Keywords

Introduction

Before using a laser, fundamental understanding of this technical device is mandatory. Lasers interact with tissue, no matter whether it is soft tissue or stones. The absorption process acts like a sponge for light. Laser wavelength determines the penetration depths, and the power used the degree of tissue damage. Once the incidence beam hits the targeted tissue parts of it is reflected from the surface and parts are transmitted through the tissue. In addition to that, some energy is lost when scattering internally. These effects determine the biological effect: high absorption leads to better performance, with a cw laser results in a clear cut, and with a pulsed laser in good lithotripsy. At the same time they bear the risk of collateral damage in themselves. At some steps of a procedure, “bad” absorption is desired. The beneficial side effect would be better coagulation. One can reach this goal by either defocusing of the laser beam or shorter wavelength.

Lasers are mainly applied in two fields of endourology: stones and prostates.

Stones

For disintegration of stones pulsed lasers are used.

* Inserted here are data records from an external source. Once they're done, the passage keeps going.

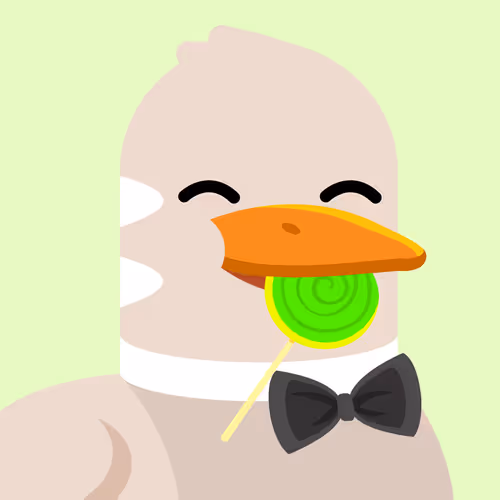 Beans Pets Gen 1 Dumb Ways To Die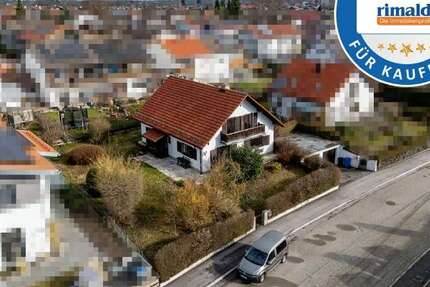 Grundstück Holzkirchen - 899.700&euro; | Angebot:25984839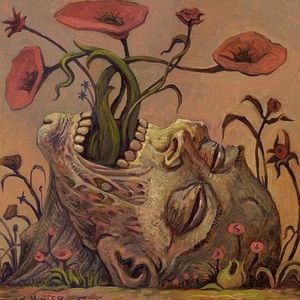 Meet your Posher, Avery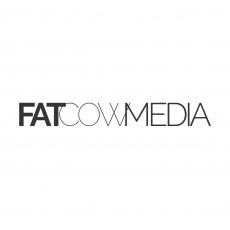 Fat Cow Media profile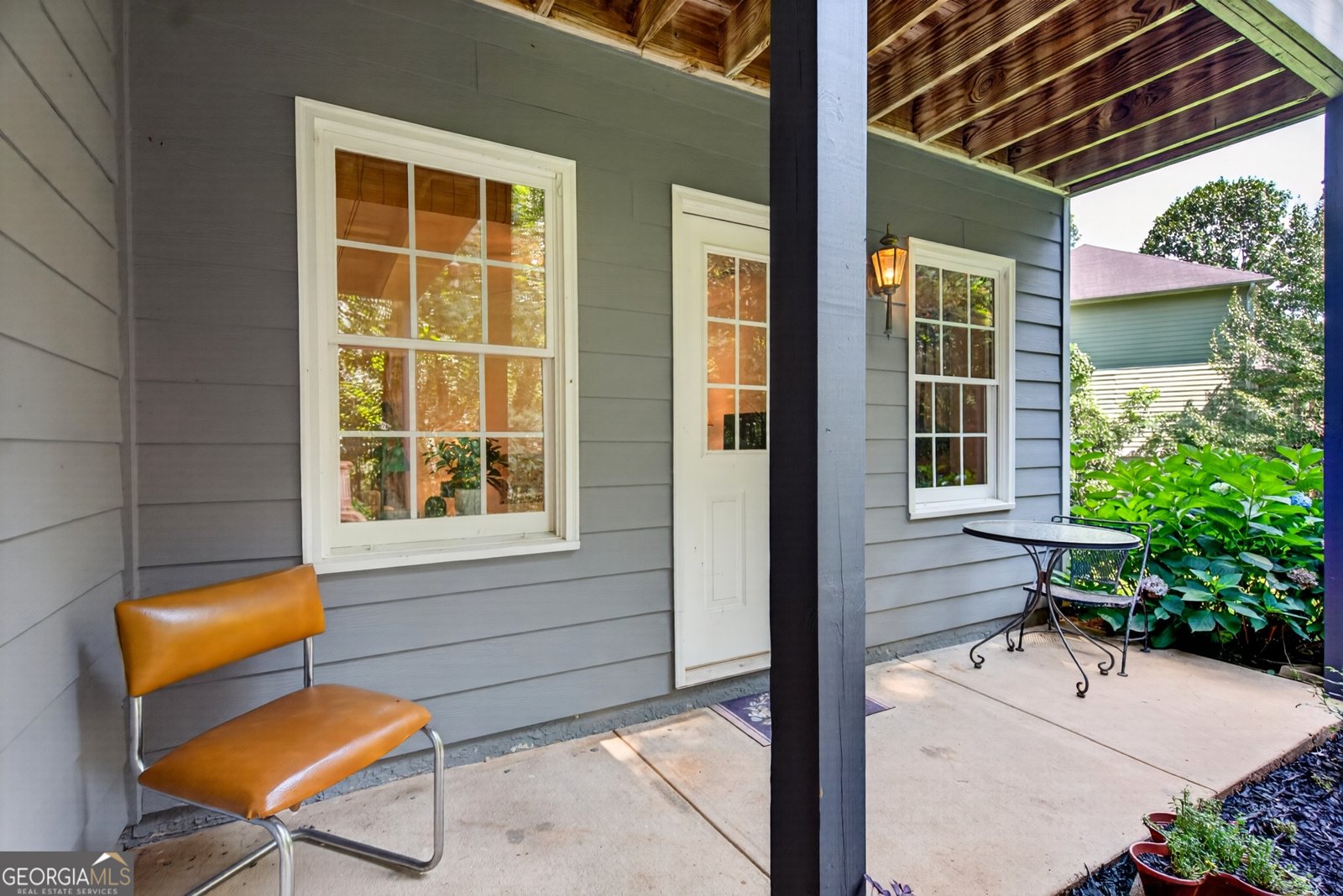 110 Wilson Creek Drive Lagrange - Photo 41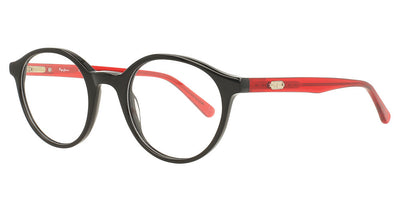 Pepe Jeans PJ 3522 Eyeglasses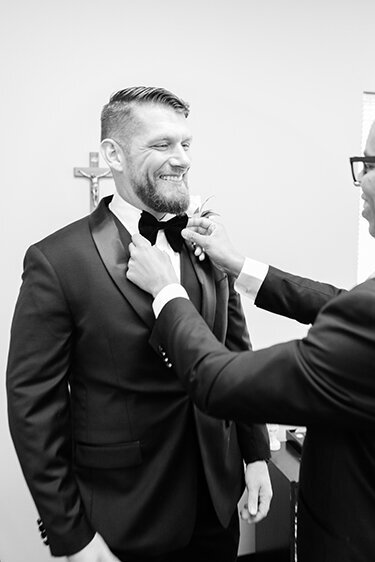 Horn Photography & Design V+B - 0050_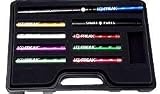 PAINTBALL NEW SMART PARTS TOTAL FREAK KIT FOR SHOCKER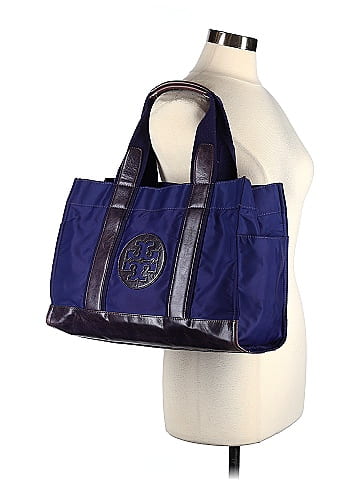 Tory sport clearance bag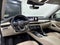 2023 INFINITI QX60 LUXE FWD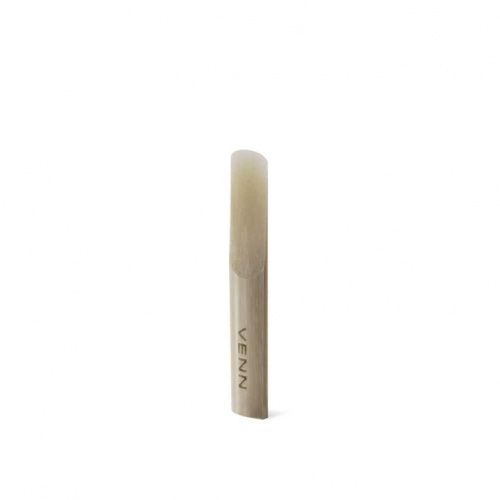 Тростина для альт саксофона D'ADDARIO VAS0135G2 VENN ALTO SAXOPHONE REED #3.5 - JCS.UA фото 4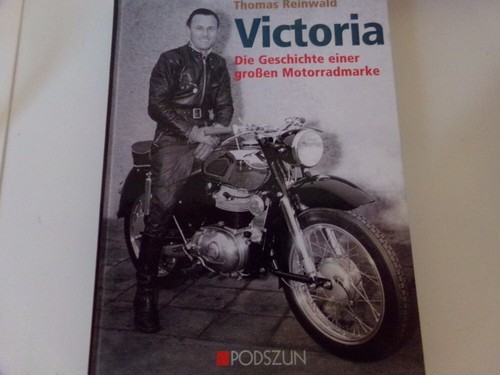 Victoria die geschichte - victoria,
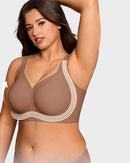 SUTIÃ BELLEFORMA (COMPRE 1 LEVE 3)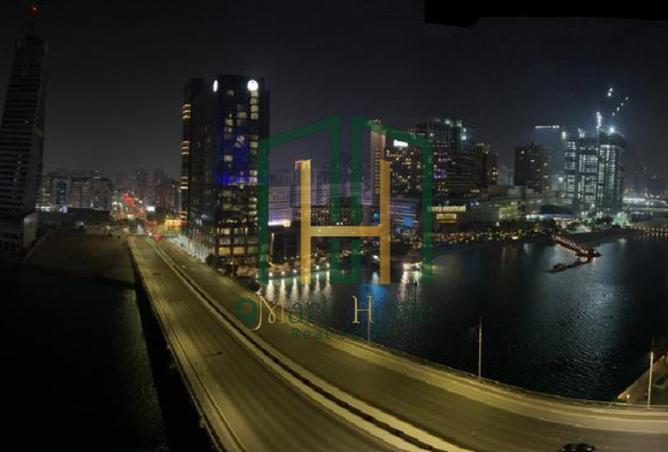 16022060 - صورة العقار 2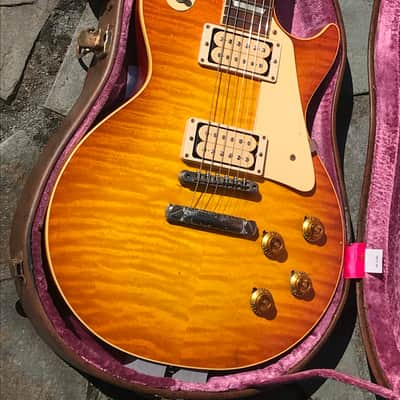 2017 Gibson Collectors Choice 38A Chicken Shack 1960 Les Paul image 14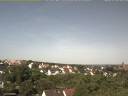 Vorschaubild von 24.05.2026 10:23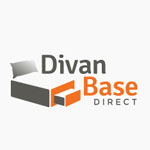 Divan Base Direct UK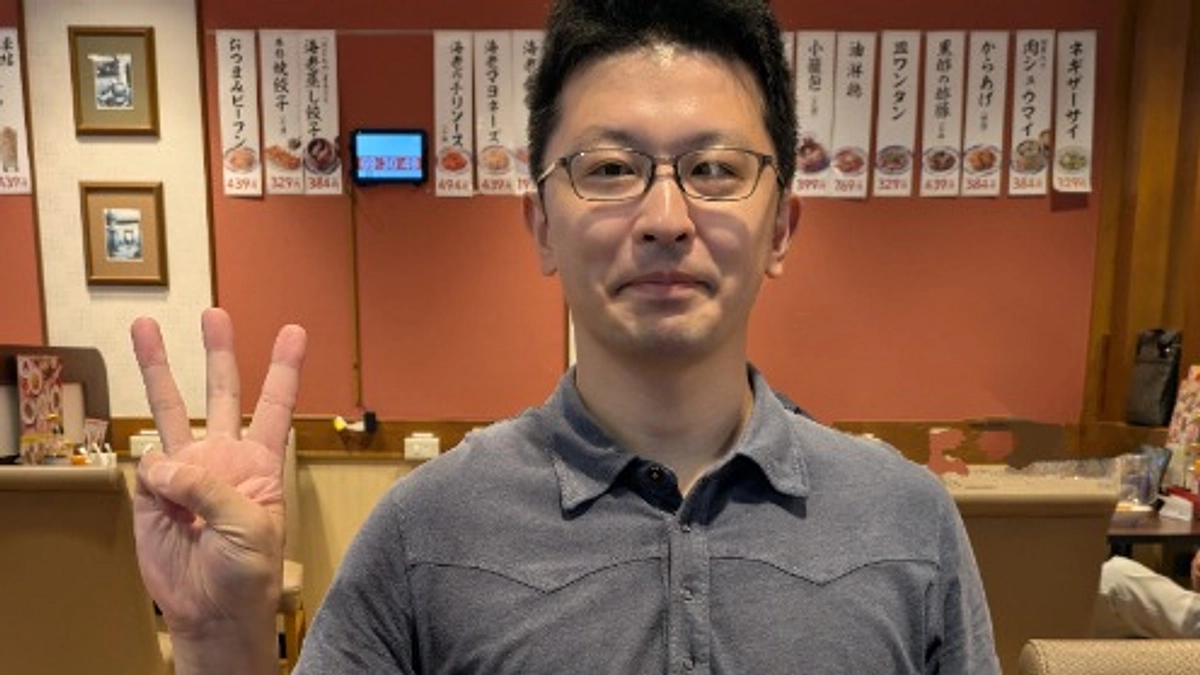 【残り10日！】同じ技を3回続ける？＆支援金30万円超え感謝のライブ配信！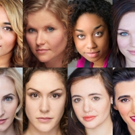 LIZZIE Rock Musical to Make Chicago Premiere as Firebrand's Inaugural Show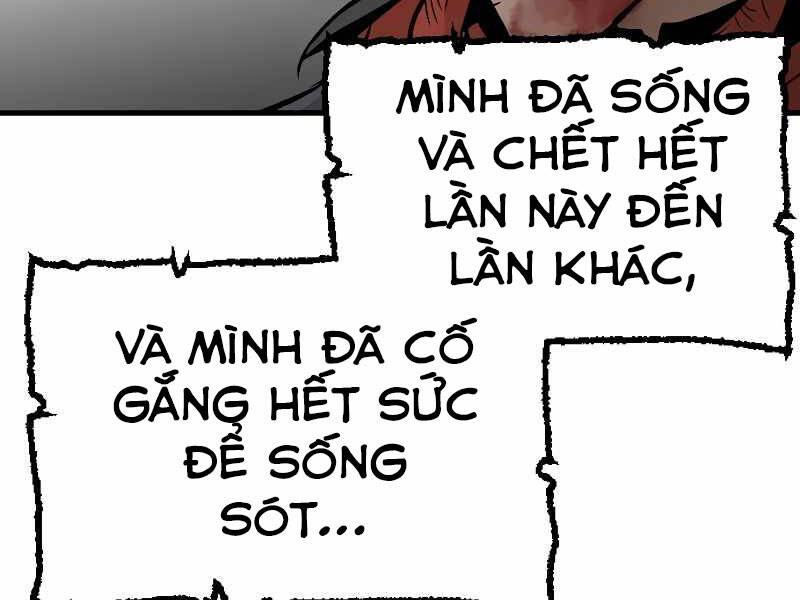 Thiên Ma Phi Thăng Truyện chapter 15 - Upload bởi truyensieuhay.com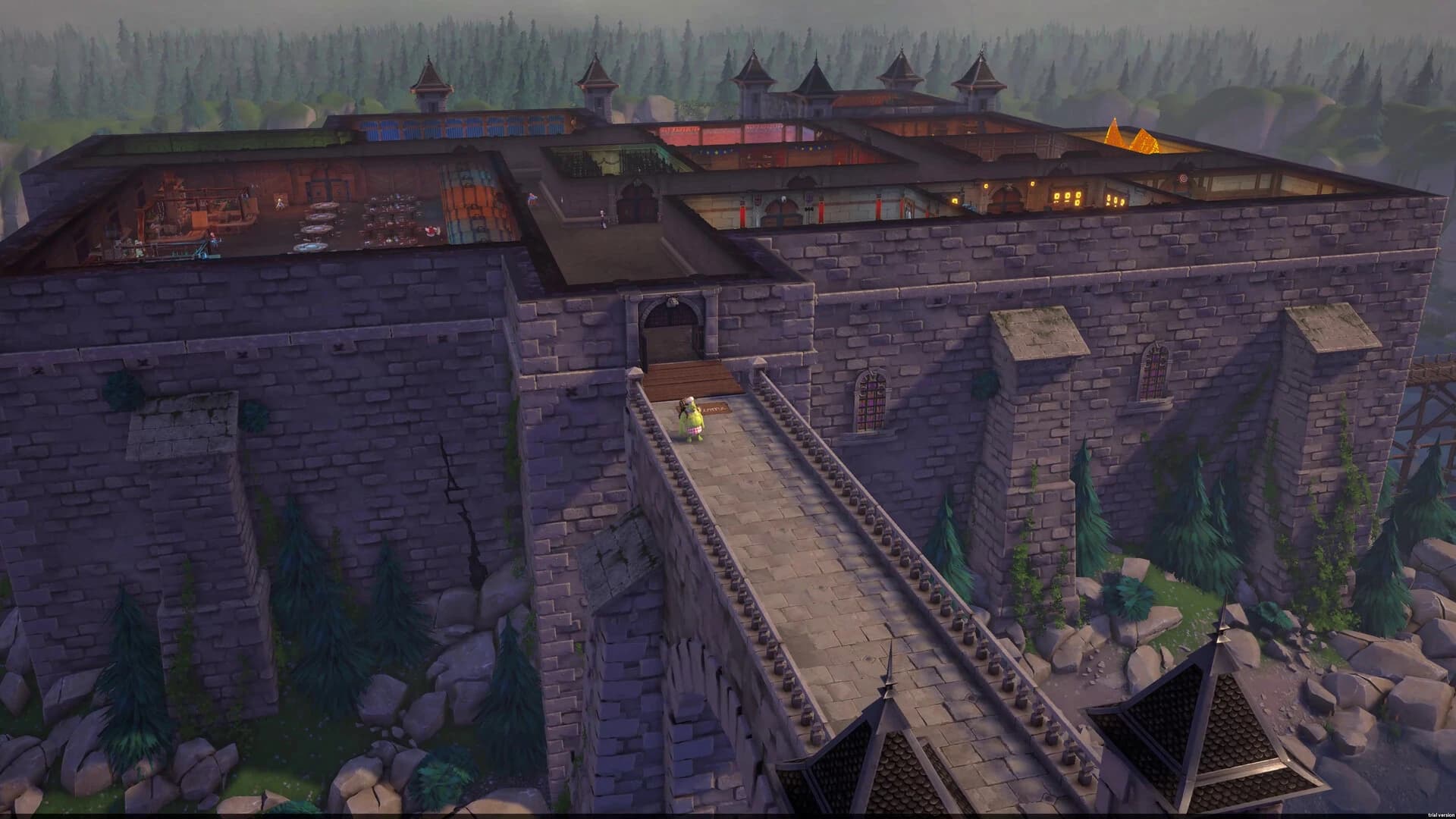 https://media.imgcdn.org/repo/2023/11/naheulbeuks-dungeon-master-steward-edition/6568644cd0042-naheulbeuk-s-dungeon-master-screenshot6.webp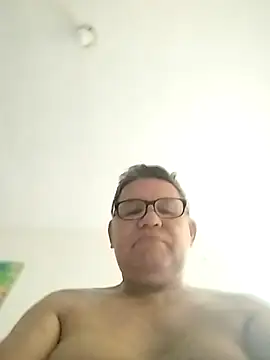 catatunboculion online show from 02.19.26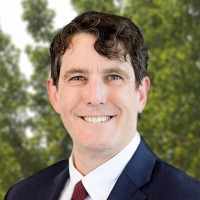 Bond, Schoeneck & King PLLC Employee Roger Bearden's profile photo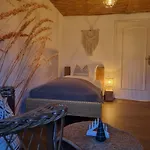 Landpension Stuetzenmuehle 3*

The question arises, how much power such a laser should have. The total power (measured in Watt) is not as important as the question how this power is achieved. Power is the product of Energy (Joule) and Frequency (Hertz).

There are two ways to break stones: fragmentation or dusting. To fragment a stone high energy and low frequency are used. In opposite, for dusting low energy and high frequency are used. It is advisable to start with 8 W. In consequence of the abovementioned, those 8 W could have a setting of 4 J and 2 Hz for fragmenting or 2 J and 4 Hz for dusting.

In addition to that, pulse duration and breaks between pulses play a role in the efficiency of disintegration. Wezel et al. found that reduction of the pulse length from 700 to 350 μs resulted in a higher stone disintegration (Fig. 48.1) [1, 5].

Figure 48.1
figure 1

Manifold settings for pulsed lasers at the same power

Prostates

Various lasers are used for the treatment of benign prostate enlargement (BPE). This is an interesting development, because lasers in this field have been discredited for many years after its uncritical use without knowledge of laser physics during the 1980s. Emission mode (cw or pulsed), wavelength and power used distinguish lasers from each other. To judge the quality of a laser for the treatment of BPE one has to check for the parameters immediate effect, clean cut, hemostasis, suitable for large glands (Fig. 48.2).

Figure 48.2
figure 2

Various parameters of laser effects

Lasers can either be used for vaporization or as a tool to remove pieces of the prostate. This can be done either by resecting or by enucleating the gland.

From a physical standpoint vaporization in BPE treatment is a so-called “vaporization”. During vaporization the tissue is converted into steam, but only as deep as the penetration depth of the laser is. The underlying tissue remains untouched. Pure vaporization can be used for small prostates. The advantage is that this procedure is easy to learn, but the anatomical structures cannot be recognized, so that vaporization is often incomplete. In addition, pure vaporization is very time consuming with far less than 1 g/min of tissue removed and no histology available (Table 48.1).

Table 48.1 Optical penetration depth varies from laser to laser

To overcome this problem high Watt lasers have been introduced – with a higher risk of side effects such as capsular perforation or even scattered energy outside the prostate. Vaporization can be done with any laser, but is most typical for greenlight lasers.

The best long-term results are available for Holmium-YAG-lasers [4]. Since the 1990s, many studies published. Holmium lasers have been used for ablation, for a short time for resection, and since many years for transurethral enucleation. Its outcome demonstrated good urodynamical and symptom score results. It has been proven to be durable over many years. The drawback of holmium laser enucleation is a long learning curve due to difficult visibility as a consequence of the pulsed mode.

Thulium lasers followed Holmium lasers with a delay of 10 years [2]. The surgical procedure is identical, even so performed in a continuous wave mode, which helps to overcome the difficult visibility during Holmium procedures and consequently leads to a shorter learning curve. Large series with good outcome of all measured parameters are published.

Greenlight lasers have been promoted very aggressively [3]. A 2 year follow up of a multicenter randomized noninferiority trial comparing GreenLight-XPS laser vaporization of the prostate and transurethral resection of the prostate for the treatment of BPE has been published recently, and it showed an intermediate effectiveness and safety of GLP-XLS being similar to conventional TURP.

Conclusions

  • For stones there is no doubt that Holmium lasers have stood the test of time. Most stones will be fragmented with a 10 W laser. In referral centers with many and hard stones a 20 W laser might be an interesting option.

  • For prostates all three lasers have their role: Holmium in institutions where only one laser is affordable and few residents are trained; Thulium in an opposite situation, and Greenlight in high-risk patients with smaller glands.